By Wendy Soderburg '82
Photography by Tim Street-Porter and University Archives

I remember there were rumors about people being lost in the Powell stacks forever. Someone told me that a body had once been found there, that human bones had actually been recovered! -- Estelle Novak '61, M.A. '62, Ph.D. '68

Like just about everyone who ever attended UCLA, when I think about the university I think of the Lawrence Clark Powell Library: History. Tradition. Architectural beauty. The pursuit of knowledge. Backpack imprints on flesh.

See, I was not exactly the most exemplary student. Fact is, when I'd announce I was off to Powell to "study," my friends knew I was really going to seek out the darkest, most secluded corner of the book stacks, plop my head down on my backpack and crash out. I'd wake up an hour or so later with a mirror image of Nike rayon on my face, complete with alarmingly accurate impressions of the plastic clasps.

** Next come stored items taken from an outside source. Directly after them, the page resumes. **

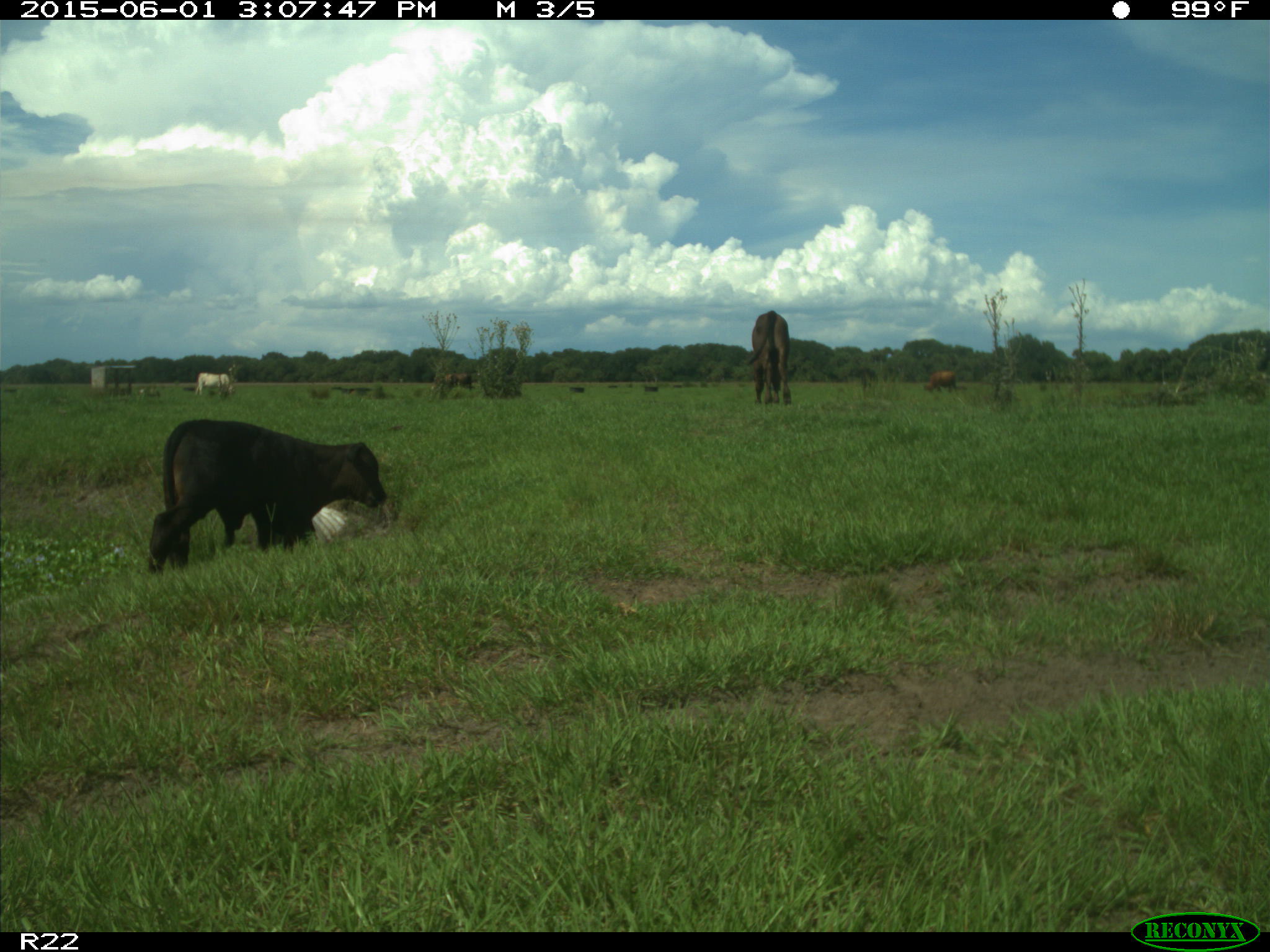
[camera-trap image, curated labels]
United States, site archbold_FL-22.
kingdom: Animalia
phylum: Chordata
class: Mammalia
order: Artiodactyla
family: Bovidae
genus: Bos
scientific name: Bos taurus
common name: domestic cow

Powell was my asylum, a quiet, crepuscular womb of knowledge. I especially loved the stacks -- row after row after row of gunmetal-gray shelves lined with comfortingly old books, surrounded by a maze of graffiti-encrusted study carrels, which I found to be perfect upright cots for catching much-needed zzzzzs. True, the stacks never really fit in with the rest of the library's classic northern Italian architecture (Powell was built in 1929; the stacks were awkwardly grafted on in 1958). But their ungainliness only made them the more endearing to me.

In fact, I loved Powell so much that in my third year at UCLA, I wormed a job working as a student assistant in the undergraduate College Library on the second floor. Following my graduation, I began working in the library full-time and remained on staff for six years. Considering the two or three hours I spent in Powell every day as a student and the eight-hour days I put in as an employee, for the better part of a decade I lived more in the library than I did at home.

Is it any wonder the idea that the old Powell stacks no longer existed, having fallen victim to the library's recently completed, $35-million seismic overhaul, filled me with dread? All those memories -- all those years of sweet dreams -- sacrificed to fussy building codes! The new stacks couldn't possibly possess the unaffected character of the old ones.